After that, you need something that will stick in your listener’s ear. Your lead should be interesting and easy to remember. This ventures a bit more into the songwriting side of things than mixing, but production is the perfect time to blend the two. Find something worthy of sitting in front of your mix. If you’re giving up real estate that your vocals could be sitting in for a synth or sample, make it work.

Squeezing It All Together

More so than any other group of instrumentation, your sweeteners are going to eat up the most space both dynamically and in the frequency spectrum. Since there’s not a real way to say how dynamic until they’re in the mix, it can be hard to account for problems ahead of time.

By adding a compressor like BG-Keys to your “Sweetener” bus (where you’re grouping all of these samples and synths before the master fader), you can catch those peaks as they arise. You also get the benefit of having a bit of glue tying not only those elements together with each other, but easing them into the rest of the mix.

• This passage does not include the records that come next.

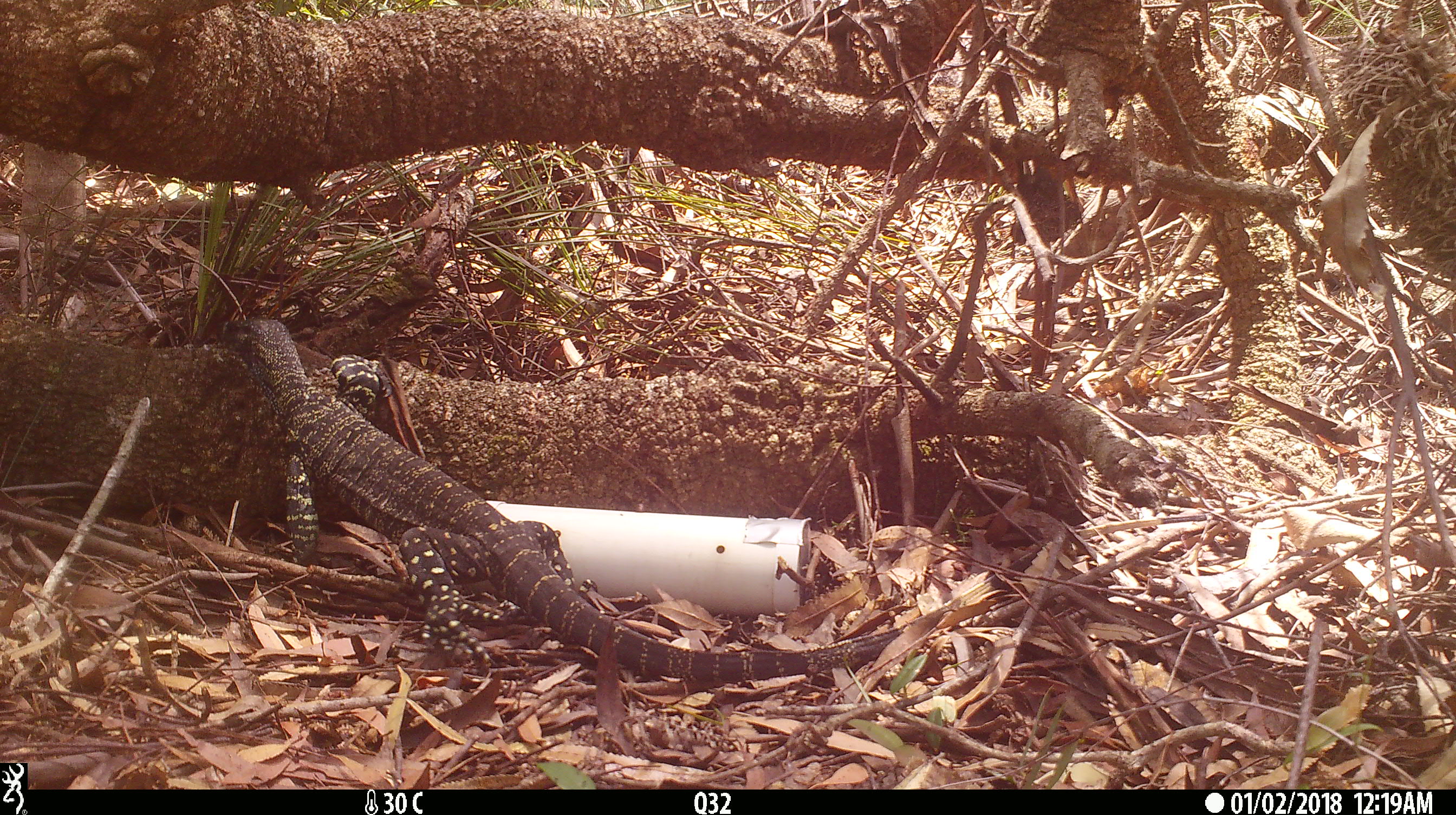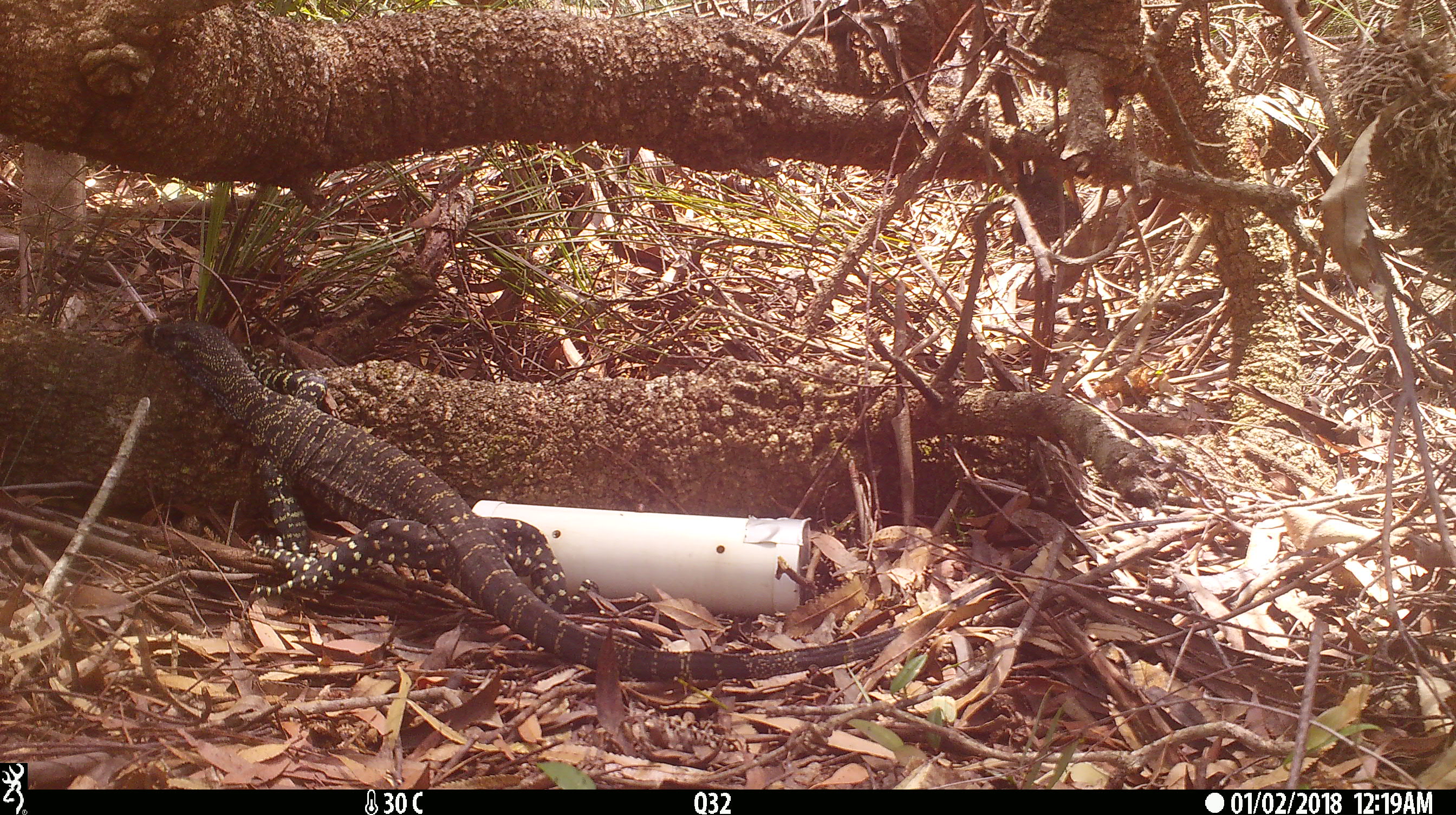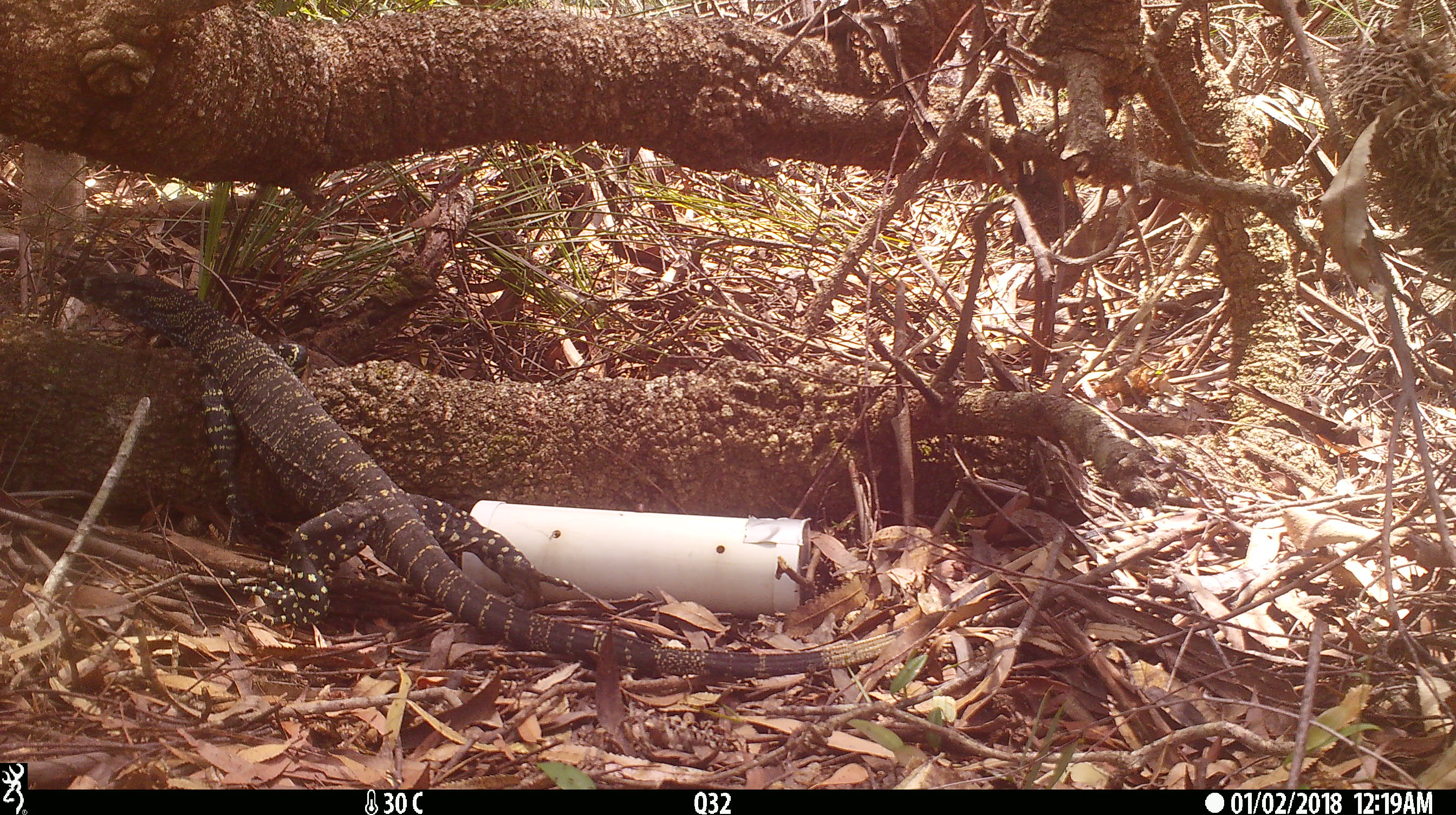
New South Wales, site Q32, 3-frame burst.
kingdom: Animalia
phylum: Chordata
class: Reptilia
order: Squamata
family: Varanidae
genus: Varanus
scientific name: Varanus varius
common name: lace monitor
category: goanna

Check out how Nick uses BG-Keys on some of his production samples and synths here:

Hear how everything gets that topcoat of polish and really shines with the additional compression?

Synths, Samples & More

Regardless of what you’re using for production sounds, gluing them together for a solid, cohesive mix is an absolute must. Keyboard-focused compressors work great because of the broad frequency ranges they’re designed to work with, but any stereo compressor will do in a pinch.